Trump always chickens out.
And whatever helps you sleep at night, whatever helps you to try to make sense of the world, if you guys are so befuddled as Bill Kristol is, that's fine by me.
But this is a completely unfair understanding of what Trump is doing here.
Because Trump always chickens out, taco implies, it assumes, I should say, that Trump actually wants the things he's claiming to want.
But we know for a fact that Trump claims to want much more than he actually wants.
One of the first guys 10 years ago to tune people into this fact was Scott Adams, who was one of the great readers of Trump.

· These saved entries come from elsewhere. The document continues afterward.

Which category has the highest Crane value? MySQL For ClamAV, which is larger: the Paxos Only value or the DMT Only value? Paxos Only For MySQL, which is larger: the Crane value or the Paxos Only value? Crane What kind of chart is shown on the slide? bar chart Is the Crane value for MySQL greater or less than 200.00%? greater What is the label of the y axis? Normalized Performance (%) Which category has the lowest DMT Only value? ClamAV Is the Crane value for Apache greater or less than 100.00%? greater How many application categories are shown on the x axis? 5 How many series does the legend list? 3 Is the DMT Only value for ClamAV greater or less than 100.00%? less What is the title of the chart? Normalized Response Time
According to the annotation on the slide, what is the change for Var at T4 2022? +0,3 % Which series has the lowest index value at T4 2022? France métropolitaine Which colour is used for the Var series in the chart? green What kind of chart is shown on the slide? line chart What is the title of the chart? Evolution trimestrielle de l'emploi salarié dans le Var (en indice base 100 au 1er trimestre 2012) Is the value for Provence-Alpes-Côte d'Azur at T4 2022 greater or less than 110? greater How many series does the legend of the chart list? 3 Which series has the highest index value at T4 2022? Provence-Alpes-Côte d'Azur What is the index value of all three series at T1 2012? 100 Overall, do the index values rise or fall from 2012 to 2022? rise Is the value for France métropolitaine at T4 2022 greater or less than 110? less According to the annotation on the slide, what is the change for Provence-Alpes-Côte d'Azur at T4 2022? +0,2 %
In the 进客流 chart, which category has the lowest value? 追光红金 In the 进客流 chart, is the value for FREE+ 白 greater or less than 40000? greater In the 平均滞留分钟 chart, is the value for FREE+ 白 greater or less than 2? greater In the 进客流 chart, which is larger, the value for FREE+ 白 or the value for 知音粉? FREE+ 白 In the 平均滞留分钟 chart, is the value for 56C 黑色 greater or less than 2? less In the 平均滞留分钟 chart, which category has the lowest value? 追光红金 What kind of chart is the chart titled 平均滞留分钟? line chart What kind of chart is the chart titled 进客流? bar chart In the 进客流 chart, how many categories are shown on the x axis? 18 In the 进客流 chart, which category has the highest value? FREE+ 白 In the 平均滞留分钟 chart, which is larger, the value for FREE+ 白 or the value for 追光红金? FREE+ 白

Scott Adams, who is an expert in persuasion tactics, really made his political career after his Dilbert career.
He made his political media career observing all of Trump's strategies of persuasion, one of which is that Trump always talks past the sale.
Trump says he wants 300% tariffs on a country, and then he walks it back.
He's conciliatory, and he makes a deal at 50%.
But he really wanted 50% all the time.
300% is totally ridiculous.
Trump writes about these things in his book, The Art of the Deal.
So it's a totally unfair attack on him because it is assuming that he wants something that he is telling you he doesn't actually want.
It's an incoherent criticism.
We should call taco, it should be tactical accentuation of critical objectives.